Il y a chez les sujets pris en photo par Hannibal Volkoff, une extravagance qui met au défi toute tentation de banalité. Il faut être le plus merveilleux, le plus « looké », le plus « star ». L’underground parisien qu’il photographie rêve de s’imposer comme un mouvement figuratif des années 2000-2010, à l’image des libertins ou des dandys des siècles passés. Il y a dans leur urgence à vivre cette volonté de créer un univers commun où ils pourraient trouver refuge face à la crise à venir.
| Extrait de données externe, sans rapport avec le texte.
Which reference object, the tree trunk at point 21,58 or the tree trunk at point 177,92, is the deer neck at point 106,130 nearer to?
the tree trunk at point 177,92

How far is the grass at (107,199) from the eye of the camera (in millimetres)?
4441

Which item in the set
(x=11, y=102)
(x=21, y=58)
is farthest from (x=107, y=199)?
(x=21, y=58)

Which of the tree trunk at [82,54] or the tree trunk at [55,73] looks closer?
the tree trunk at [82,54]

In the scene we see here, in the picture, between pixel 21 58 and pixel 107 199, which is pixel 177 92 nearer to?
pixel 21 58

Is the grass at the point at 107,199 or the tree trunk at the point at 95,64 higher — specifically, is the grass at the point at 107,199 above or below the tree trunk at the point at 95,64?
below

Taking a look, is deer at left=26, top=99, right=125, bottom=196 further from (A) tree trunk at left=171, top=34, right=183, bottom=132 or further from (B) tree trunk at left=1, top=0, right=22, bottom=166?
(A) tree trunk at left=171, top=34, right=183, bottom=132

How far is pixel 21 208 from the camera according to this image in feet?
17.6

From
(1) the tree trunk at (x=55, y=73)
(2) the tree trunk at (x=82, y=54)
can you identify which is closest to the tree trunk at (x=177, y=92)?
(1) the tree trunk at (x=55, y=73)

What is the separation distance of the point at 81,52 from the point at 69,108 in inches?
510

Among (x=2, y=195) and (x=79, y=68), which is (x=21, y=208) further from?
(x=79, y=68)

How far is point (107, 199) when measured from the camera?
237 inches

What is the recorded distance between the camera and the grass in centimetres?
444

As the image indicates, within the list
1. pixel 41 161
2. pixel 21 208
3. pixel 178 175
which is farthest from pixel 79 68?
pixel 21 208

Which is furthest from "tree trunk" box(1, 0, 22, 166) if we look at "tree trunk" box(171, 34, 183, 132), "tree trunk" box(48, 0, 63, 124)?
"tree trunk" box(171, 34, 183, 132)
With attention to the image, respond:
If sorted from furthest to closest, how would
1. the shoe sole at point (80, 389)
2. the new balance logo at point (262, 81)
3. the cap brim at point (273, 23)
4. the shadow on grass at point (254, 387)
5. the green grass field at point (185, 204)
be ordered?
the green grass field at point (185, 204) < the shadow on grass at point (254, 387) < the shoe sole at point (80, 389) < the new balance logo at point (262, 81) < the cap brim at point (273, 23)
Hannibal Volkoff considère qu’ils ont vécu une période décadente que l’on pourrait associer aux années folles avec « ce sentiment, conscient ou non, qu’un danger arrive et que c’est le moment ou jamais de se défouler ». Alors on observe cette jeunesse rire, lire, danser, manifester, baiser, provoquer, vivre peut-être pour la dernière fois…



© Hannibal Volkoff


Dans ce soulèvement intime de chacun, Hannibal décèle une volonté de critiquer « l’ambiance collective de la société, rejetant ce que nos aînés attendaient de nous ». Dans la bêtise parfois grossière des plus jeunes, il voit une exhortation du corps inutile face au corps normé, salarial et capitaliste. De ces revendications taiseuses et inconscientes, on se dit qu’elles sont nécessaires mais comme elles le furent à chaque époque pour toute jeunesse. Héritier de Larry Clark, le travail d’Hannibal Volkoff est essentiel pour la génération Y, leur montrant que Paris est toujours une fête et qu’il n’y a rien à envier aux orgies des siècles passées. Mais c’est aussi cette hérédité qui constitue sa limite.



© Hannibal Volkoff


L’underground que photographie Hannibal est cet underground intemporel qui n'a ni âge, ni maison, ni nom... Il s’agit d’un antre dans lequel se succèdent les générations reproduisant, en pensant le contraire, ce que les anciens ont déjà expérimenté. Il est lieu de naissance de créations informes qui parfois éclosent, comme pour Hannibal Volkoff, mais recèle le plus souvent des visages juvéniles qui s’embourgeoiseront au rythme des rides qui travaillent déjà leur visage. Hannibal le constate lui-même : les soirées ne sont plus les mêmes, les gens sont plus individualistes. Il accuse la crise, nous accuserons le temps qui passe, car autre part, ailleurs, dans des soirées où il n’est pas invité, les corps continuent à se déchaîner, à s’aimer violemment et à expérimenter les plus in-expérimentales des substances. Le travail d'Hannibal est le témoignage vital d'une jeunesse émerveillée qui se voit aujourd'hui remplacée par une jeunesse plus sombre et plus violente encore.



© Hannibal Volkoff




 






Nous naissons de partout
aux éditions Les Presses Littéraires est disponible sur internet et dans les librairies suivantes :
Nantes : Librairie La vie devant soi ; Librairie les biens aimés
Bordeaux : Librairie Mollat
Lyon : Librairie Ouvrir l'oeil ; Le bal des ardents
Paris : Librairie les mots à la bouche ; Galerie Hors Champs

Commentaires

« "car autre part, ailleurs, dans des soirées où il n'est pas invité, les corps continuent à se déchaîner, à s'aimer violemment et à expérimenter les plus in-expérimentales des substances" .... Source? »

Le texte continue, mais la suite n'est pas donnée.